Conclusion
Prenatal PBM treatment exerts neuroprotective effects on neonatal HI rats. Underlying mechanisms for this neuroprotection may include preservation of mitochondrial function, reduction of inflammation, and decreased oxidative stress. Our findings support the possible use of PBM treatment in high-risk pregnancies to alleviate or prevent HI-induced brain injury in the perinatal period.
Methods
Two-minutes PBM (808 nm continuous wave laser, 8 mW/cm2 on neonatal brain) was applied three times weekly on the abdomen of pregnant rats from gestation day 1 (GD1) to GD21. After neonatal right common carotid artery ligation, cortex- and hippocampus-related behavioral deficits due to HI insult were measured using a battery of behavioral tests.
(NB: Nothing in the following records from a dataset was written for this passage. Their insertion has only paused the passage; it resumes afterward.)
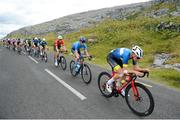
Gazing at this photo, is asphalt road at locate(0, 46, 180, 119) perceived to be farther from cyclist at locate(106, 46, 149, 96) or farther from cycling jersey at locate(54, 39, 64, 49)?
cycling jersey at locate(54, 39, 64, 49)

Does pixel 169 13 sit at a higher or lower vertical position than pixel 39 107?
higher

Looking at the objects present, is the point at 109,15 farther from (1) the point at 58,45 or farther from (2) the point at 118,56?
(2) the point at 118,56

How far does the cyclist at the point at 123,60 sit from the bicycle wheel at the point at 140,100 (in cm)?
44

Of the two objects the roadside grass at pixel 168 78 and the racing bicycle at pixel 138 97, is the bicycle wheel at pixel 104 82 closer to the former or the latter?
the racing bicycle at pixel 138 97

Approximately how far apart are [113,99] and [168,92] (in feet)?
8.45

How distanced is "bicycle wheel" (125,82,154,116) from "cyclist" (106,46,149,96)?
443mm

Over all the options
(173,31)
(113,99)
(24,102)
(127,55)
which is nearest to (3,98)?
(24,102)

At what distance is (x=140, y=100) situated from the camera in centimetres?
707

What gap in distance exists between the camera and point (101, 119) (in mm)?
6734

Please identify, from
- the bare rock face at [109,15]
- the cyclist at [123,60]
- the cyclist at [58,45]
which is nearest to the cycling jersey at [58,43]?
the cyclist at [58,45]

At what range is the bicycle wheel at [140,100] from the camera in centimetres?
675

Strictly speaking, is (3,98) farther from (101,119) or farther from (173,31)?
(173,31)

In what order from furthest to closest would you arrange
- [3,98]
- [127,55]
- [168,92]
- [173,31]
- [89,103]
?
1. [173,31]
2. [168,92]
3. [3,98]
4. [89,103]
5. [127,55]

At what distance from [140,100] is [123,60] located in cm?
124
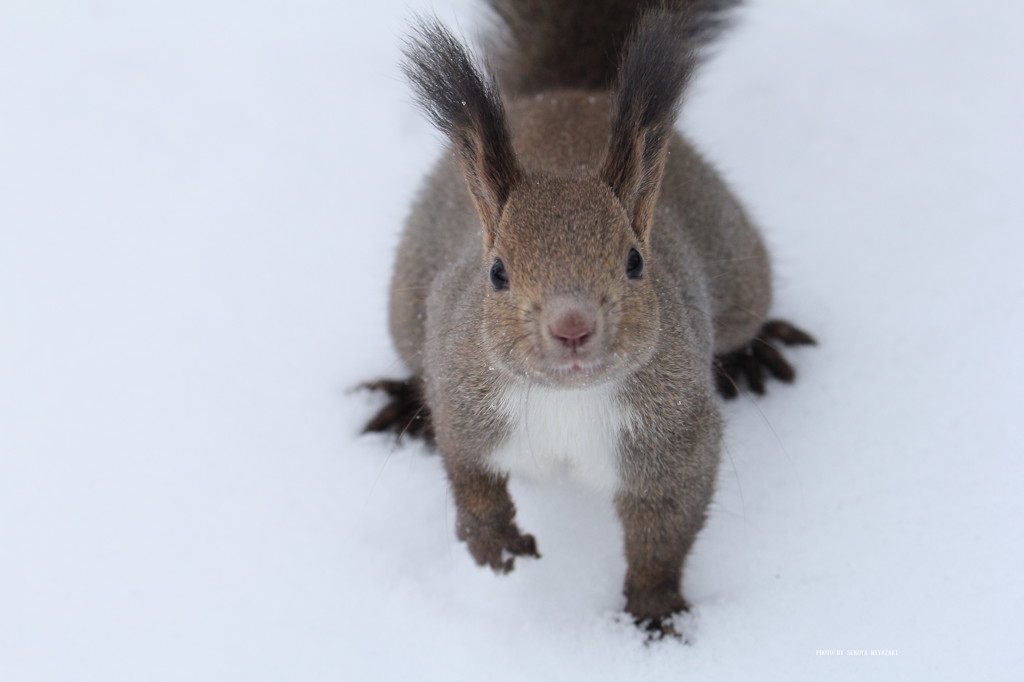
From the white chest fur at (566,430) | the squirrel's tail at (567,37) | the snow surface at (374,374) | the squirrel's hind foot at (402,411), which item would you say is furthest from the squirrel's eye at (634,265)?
the squirrel's tail at (567,37)

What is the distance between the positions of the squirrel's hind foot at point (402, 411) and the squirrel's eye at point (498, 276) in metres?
1.34

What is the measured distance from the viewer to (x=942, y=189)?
5281mm

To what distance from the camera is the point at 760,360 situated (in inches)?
186

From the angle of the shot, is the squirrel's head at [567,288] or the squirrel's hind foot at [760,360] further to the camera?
the squirrel's hind foot at [760,360]

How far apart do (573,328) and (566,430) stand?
66cm

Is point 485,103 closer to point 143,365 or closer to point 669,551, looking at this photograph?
point 669,551

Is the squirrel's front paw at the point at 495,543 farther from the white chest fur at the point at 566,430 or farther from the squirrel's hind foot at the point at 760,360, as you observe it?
the squirrel's hind foot at the point at 760,360

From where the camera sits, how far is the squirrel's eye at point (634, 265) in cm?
305

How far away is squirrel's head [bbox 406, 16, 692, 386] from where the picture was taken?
280 centimetres

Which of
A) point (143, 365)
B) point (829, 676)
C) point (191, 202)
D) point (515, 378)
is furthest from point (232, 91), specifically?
point (829, 676)

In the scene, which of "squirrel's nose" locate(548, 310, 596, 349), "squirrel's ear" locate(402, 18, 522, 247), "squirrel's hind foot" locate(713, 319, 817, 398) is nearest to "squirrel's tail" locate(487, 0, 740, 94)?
"squirrel's hind foot" locate(713, 319, 817, 398)

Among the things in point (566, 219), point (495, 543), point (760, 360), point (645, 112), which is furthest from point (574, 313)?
point (760, 360)

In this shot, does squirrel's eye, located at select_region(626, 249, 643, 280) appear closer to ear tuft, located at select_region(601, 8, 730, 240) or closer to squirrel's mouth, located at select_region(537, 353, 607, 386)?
ear tuft, located at select_region(601, 8, 730, 240)

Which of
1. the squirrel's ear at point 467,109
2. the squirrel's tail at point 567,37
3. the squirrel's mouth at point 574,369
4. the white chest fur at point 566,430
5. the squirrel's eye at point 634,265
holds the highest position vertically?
the squirrel's ear at point 467,109
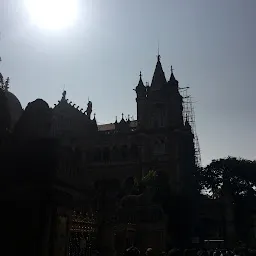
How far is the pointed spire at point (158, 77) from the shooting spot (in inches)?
2216

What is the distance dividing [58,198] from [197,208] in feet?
130

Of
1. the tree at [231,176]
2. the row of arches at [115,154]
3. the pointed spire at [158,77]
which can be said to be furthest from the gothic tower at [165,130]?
the tree at [231,176]

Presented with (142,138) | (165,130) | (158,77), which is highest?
(158,77)

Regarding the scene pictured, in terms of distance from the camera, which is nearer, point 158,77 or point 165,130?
point 165,130

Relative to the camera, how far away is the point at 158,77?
57.4m

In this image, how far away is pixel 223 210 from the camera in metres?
49.5

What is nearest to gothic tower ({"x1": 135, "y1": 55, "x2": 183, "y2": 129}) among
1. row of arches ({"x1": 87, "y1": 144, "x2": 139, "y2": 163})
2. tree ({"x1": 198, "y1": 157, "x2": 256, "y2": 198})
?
row of arches ({"x1": 87, "y1": 144, "x2": 139, "y2": 163})

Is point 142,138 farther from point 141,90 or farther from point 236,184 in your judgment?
point 236,184

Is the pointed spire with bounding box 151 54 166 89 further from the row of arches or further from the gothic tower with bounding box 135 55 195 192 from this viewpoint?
the row of arches

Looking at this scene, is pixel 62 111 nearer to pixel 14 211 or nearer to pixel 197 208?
pixel 197 208

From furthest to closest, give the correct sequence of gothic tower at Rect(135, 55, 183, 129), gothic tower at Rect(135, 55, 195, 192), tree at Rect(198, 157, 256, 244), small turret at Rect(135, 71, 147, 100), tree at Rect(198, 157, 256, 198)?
small turret at Rect(135, 71, 147, 100) → tree at Rect(198, 157, 256, 198) → gothic tower at Rect(135, 55, 183, 129) → tree at Rect(198, 157, 256, 244) → gothic tower at Rect(135, 55, 195, 192)

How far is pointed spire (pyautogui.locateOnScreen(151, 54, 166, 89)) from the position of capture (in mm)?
56281

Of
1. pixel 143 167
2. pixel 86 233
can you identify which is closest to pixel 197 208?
pixel 143 167

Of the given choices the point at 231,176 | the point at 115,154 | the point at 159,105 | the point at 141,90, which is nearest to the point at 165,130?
the point at 159,105
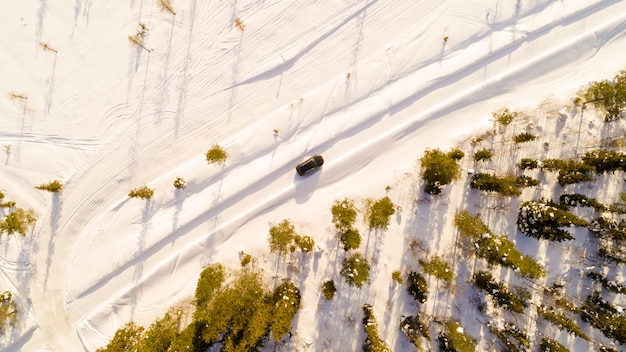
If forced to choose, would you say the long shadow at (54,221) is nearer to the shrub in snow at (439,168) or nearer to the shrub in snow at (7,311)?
the shrub in snow at (7,311)

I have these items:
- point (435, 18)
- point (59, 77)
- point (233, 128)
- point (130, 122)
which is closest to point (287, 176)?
point (233, 128)

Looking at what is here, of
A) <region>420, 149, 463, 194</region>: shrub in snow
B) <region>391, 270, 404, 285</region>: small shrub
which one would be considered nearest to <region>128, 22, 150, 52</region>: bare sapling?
<region>420, 149, 463, 194</region>: shrub in snow

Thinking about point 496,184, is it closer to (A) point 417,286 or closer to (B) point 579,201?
(B) point 579,201

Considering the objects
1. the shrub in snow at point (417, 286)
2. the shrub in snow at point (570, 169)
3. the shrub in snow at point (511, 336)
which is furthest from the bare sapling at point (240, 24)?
the shrub in snow at point (511, 336)

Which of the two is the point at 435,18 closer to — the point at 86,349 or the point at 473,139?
the point at 473,139

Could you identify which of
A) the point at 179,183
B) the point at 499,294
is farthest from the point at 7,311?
the point at 499,294
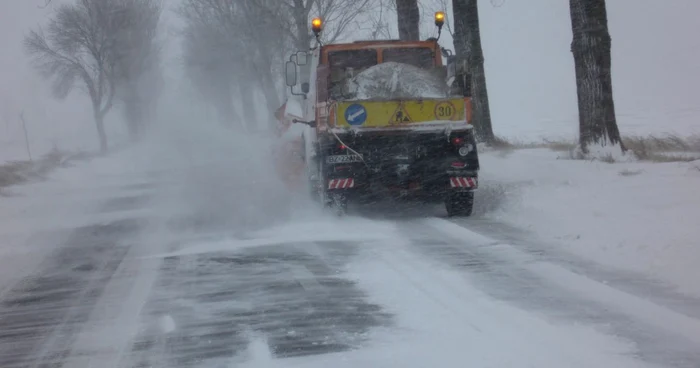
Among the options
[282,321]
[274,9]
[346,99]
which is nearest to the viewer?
[282,321]

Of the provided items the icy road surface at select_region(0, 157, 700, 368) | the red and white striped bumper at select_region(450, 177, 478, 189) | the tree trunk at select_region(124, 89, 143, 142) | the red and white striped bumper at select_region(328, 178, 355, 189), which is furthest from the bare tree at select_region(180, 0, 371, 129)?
the icy road surface at select_region(0, 157, 700, 368)

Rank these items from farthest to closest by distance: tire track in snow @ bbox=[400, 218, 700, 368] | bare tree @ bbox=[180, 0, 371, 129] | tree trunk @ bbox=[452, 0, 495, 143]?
1. bare tree @ bbox=[180, 0, 371, 129]
2. tree trunk @ bbox=[452, 0, 495, 143]
3. tire track in snow @ bbox=[400, 218, 700, 368]

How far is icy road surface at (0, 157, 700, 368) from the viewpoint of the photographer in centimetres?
505

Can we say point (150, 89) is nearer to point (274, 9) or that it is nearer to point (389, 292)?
point (274, 9)

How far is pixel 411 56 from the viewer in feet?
40.8

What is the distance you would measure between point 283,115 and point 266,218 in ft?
27.6

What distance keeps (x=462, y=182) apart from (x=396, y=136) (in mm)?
1167

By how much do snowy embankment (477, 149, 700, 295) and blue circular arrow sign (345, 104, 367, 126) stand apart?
2.39 metres

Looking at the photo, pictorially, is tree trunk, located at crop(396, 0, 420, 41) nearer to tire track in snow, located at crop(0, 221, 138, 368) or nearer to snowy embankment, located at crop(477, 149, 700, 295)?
snowy embankment, located at crop(477, 149, 700, 295)

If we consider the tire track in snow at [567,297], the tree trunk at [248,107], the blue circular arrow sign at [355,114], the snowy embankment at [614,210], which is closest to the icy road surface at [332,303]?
the tire track in snow at [567,297]

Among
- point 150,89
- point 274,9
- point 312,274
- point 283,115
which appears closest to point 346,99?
point 312,274

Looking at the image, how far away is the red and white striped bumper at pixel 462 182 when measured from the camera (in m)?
10.9

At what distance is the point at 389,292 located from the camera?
6.55 m

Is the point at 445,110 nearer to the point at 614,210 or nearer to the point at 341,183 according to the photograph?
the point at 341,183
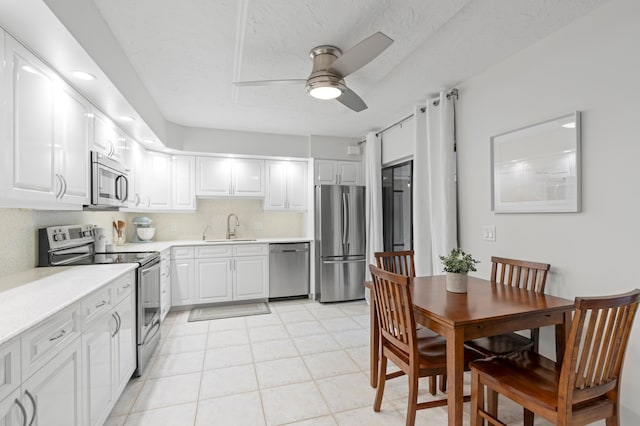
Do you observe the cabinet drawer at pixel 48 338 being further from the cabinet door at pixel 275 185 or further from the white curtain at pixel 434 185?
the cabinet door at pixel 275 185

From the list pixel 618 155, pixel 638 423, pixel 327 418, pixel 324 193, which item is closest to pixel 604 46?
pixel 618 155

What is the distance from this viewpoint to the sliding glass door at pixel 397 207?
400 centimetres

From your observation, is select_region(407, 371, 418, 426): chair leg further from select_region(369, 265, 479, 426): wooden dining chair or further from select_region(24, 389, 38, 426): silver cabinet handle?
select_region(24, 389, 38, 426): silver cabinet handle

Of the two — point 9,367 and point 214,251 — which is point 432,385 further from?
point 214,251

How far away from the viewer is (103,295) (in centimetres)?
184

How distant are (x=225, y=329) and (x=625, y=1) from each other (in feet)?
14.1

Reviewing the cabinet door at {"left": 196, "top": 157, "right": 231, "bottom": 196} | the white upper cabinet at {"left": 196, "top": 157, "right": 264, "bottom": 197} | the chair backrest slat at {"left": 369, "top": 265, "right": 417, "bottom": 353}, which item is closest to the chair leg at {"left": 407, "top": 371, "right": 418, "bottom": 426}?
the chair backrest slat at {"left": 369, "top": 265, "right": 417, "bottom": 353}

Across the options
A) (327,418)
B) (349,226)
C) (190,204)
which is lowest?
(327,418)

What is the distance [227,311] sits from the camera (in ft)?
13.8

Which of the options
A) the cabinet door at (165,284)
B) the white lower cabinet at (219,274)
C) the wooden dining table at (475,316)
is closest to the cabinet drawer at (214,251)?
the white lower cabinet at (219,274)

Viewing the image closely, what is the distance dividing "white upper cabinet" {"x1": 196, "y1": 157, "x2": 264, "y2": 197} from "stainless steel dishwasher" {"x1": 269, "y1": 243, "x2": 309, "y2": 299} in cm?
98

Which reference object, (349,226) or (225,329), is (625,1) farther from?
(225,329)

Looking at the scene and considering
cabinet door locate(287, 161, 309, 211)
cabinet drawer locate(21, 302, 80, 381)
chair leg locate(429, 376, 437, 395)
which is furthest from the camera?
cabinet door locate(287, 161, 309, 211)

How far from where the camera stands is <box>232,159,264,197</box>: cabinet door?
4707mm
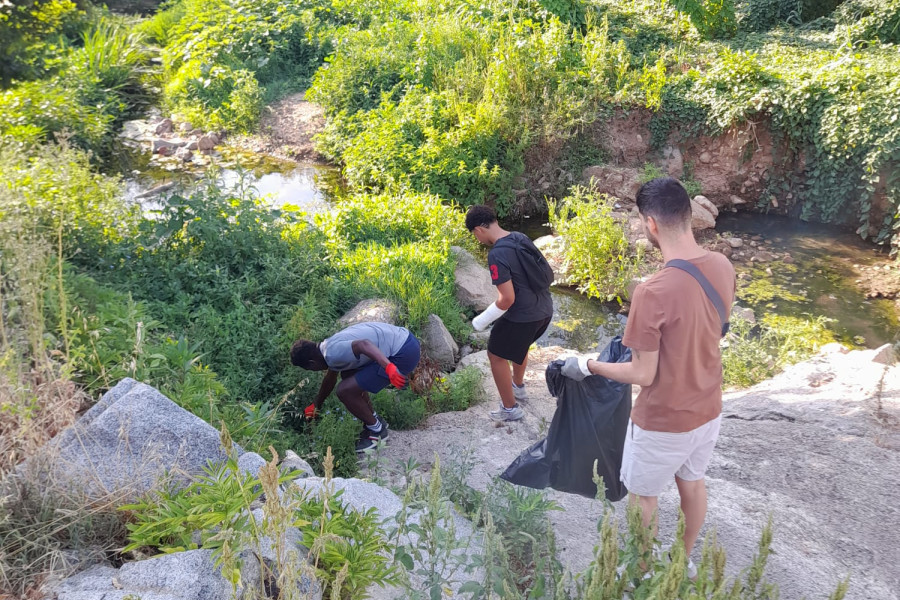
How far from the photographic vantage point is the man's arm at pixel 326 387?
4926 mm

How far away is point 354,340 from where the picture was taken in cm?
474

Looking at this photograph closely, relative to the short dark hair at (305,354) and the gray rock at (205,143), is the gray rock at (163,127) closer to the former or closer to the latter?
the gray rock at (205,143)

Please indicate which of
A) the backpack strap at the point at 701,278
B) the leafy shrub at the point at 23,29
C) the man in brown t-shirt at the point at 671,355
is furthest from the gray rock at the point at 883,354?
the leafy shrub at the point at 23,29

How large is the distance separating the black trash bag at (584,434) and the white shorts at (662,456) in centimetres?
36

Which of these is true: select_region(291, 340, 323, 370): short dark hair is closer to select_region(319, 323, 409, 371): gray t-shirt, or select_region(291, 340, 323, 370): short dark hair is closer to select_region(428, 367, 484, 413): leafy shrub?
select_region(319, 323, 409, 371): gray t-shirt

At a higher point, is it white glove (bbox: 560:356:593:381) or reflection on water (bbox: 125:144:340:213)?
white glove (bbox: 560:356:593:381)

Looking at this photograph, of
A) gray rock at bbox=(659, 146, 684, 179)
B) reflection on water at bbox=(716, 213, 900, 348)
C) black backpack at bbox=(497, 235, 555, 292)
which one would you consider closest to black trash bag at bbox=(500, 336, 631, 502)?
black backpack at bbox=(497, 235, 555, 292)

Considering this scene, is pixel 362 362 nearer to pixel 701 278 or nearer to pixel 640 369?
pixel 640 369

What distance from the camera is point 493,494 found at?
339cm

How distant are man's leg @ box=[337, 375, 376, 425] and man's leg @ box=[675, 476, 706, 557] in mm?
2392

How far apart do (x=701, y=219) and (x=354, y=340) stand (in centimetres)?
627

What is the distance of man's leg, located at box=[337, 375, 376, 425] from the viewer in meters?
4.77

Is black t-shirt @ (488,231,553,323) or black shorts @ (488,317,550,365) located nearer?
black t-shirt @ (488,231,553,323)

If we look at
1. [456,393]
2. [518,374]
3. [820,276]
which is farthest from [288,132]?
[820,276]
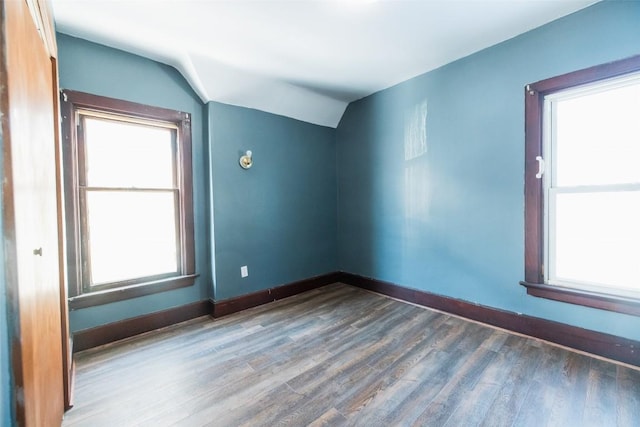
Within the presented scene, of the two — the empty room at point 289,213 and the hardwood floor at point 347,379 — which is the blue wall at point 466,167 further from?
the hardwood floor at point 347,379

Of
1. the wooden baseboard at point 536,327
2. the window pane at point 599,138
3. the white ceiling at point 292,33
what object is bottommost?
the wooden baseboard at point 536,327

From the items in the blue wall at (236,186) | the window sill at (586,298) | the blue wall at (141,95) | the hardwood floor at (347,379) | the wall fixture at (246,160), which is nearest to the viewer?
the hardwood floor at (347,379)

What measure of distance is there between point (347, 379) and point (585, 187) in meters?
2.04

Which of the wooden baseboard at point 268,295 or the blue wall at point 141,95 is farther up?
the blue wall at point 141,95

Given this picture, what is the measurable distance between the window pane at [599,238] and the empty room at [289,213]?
0.01m

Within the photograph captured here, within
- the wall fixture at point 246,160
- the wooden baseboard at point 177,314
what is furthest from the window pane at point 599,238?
the wall fixture at point 246,160

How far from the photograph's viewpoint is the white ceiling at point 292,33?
1.66 metres

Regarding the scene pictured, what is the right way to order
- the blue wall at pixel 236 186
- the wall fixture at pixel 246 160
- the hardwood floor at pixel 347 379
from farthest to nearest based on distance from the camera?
the wall fixture at pixel 246 160 < the blue wall at pixel 236 186 < the hardwood floor at pixel 347 379

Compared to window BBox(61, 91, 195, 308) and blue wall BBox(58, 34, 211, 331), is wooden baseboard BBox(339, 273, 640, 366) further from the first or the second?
window BBox(61, 91, 195, 308)

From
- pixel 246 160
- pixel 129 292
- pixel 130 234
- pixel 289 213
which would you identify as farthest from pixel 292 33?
pixel 129 292

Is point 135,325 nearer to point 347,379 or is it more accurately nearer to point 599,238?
point 347,379

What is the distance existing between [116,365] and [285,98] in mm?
2645

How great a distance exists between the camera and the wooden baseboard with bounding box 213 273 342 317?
8.19 feet

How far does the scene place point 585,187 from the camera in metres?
1.83
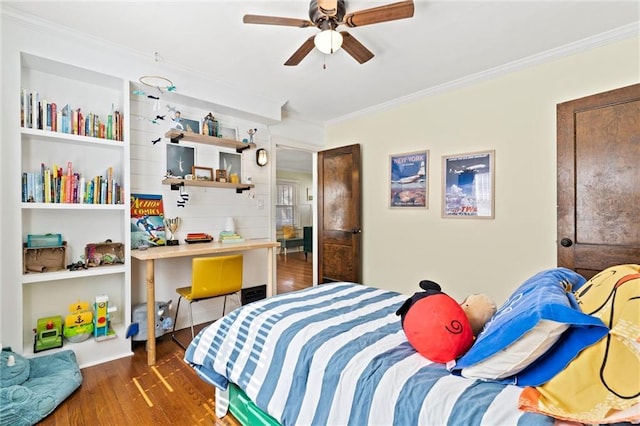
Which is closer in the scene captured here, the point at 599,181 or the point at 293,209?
the point at 599,181

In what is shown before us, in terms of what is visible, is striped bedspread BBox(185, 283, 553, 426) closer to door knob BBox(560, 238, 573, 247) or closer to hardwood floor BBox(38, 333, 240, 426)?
hardwood floor BBox(38, 333, 240, 426)

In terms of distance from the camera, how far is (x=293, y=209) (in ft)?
29.5

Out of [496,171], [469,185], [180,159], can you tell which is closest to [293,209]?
[180,159]

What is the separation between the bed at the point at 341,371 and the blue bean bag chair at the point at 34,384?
0.86 m

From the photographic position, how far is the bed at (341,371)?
916mm

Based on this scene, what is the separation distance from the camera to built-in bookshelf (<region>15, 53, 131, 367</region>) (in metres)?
2.27

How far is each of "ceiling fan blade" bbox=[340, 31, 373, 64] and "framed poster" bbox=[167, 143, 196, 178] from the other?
1915mm

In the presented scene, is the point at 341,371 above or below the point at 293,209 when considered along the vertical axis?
below

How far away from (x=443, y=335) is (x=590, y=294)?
51 cm

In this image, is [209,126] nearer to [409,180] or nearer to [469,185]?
[409,180]

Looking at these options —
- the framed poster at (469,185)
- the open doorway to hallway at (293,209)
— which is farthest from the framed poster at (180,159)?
the open doorway to hallway at (293,209)

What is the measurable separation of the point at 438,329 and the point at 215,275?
79.4 inches

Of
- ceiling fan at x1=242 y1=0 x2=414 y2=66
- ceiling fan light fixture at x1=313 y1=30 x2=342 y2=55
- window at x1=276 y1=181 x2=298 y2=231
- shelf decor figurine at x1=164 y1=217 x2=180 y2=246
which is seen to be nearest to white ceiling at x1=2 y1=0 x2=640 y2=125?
ceiling fan at x1=242 y1=0 x2=414 y2=66

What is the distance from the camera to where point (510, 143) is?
285 centimetres
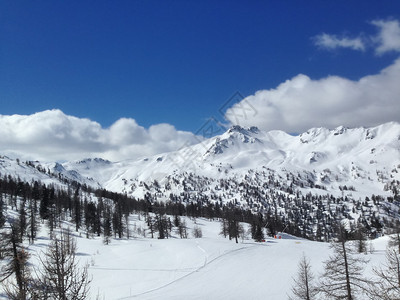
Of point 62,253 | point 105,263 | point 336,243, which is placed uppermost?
point 62,253

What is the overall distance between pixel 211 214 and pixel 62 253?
184104 millimetres

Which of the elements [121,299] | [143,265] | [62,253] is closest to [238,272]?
[143,265]

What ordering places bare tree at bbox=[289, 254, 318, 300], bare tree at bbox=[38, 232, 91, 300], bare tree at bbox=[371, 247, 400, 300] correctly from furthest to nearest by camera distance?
bare tree at bbox=[289, 254, 318, 300] → bare tree at bbox=[38, 232, 91, 300] → bare tree at bbox=[371, 247, 400, 300]

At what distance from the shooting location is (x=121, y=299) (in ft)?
113

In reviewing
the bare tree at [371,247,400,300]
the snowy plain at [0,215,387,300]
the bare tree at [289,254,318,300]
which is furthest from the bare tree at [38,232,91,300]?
the bare tree at [289,254,318,300]

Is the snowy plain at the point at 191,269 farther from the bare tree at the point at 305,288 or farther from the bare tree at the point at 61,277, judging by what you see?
the bare tree at the point at 61,277

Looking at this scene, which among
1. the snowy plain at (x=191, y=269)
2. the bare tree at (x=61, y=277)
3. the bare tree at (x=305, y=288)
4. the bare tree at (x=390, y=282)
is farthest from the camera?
the snowy plain at (x=191, y=269)

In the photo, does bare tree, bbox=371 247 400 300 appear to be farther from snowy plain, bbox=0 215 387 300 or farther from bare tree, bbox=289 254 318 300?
snowy plain, bbox=0 215 387 300

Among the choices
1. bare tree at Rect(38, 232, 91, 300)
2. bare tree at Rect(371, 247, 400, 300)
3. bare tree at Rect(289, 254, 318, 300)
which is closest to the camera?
bare tree at Rect(371, 247, 400, 300)

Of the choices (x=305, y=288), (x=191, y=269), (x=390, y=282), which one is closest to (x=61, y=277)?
(x=390, y=282)

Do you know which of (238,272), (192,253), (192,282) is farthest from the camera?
(192,253)

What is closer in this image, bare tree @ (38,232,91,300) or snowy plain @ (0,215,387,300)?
bare tree @ (38,232,91,300)

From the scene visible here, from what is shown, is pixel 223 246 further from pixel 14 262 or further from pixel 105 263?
pixel 14 262

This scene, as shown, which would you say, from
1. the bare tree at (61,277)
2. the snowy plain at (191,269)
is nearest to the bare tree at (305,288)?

The effects of HI insult and PBM pretreatment on infarct size; synaptic, dendritic, and white matter damage; neuronal degeneration; apoptosis; mitochondrial function; mitochondrial fragmentation; oxidative stress; and gliosis were then assessed.
Results
Prenatal PBM treatment significantly improved the survival rate of neonatal rats and decreased infarct size after HI insult. Behavioral tests revealed that prenatal PBM treatment significantly alleviated cortex-related motor deficits and hippocampus-related memory and learning dysfunction. In addition, mitochondrial function and integrity were protected in HI animals treated with PBM. Additional studies revealed that prenatal PBM treatment significantly alleviated HI-induced neuroinflammation, oxidative stress, and myeloid cell/astrocyte activation.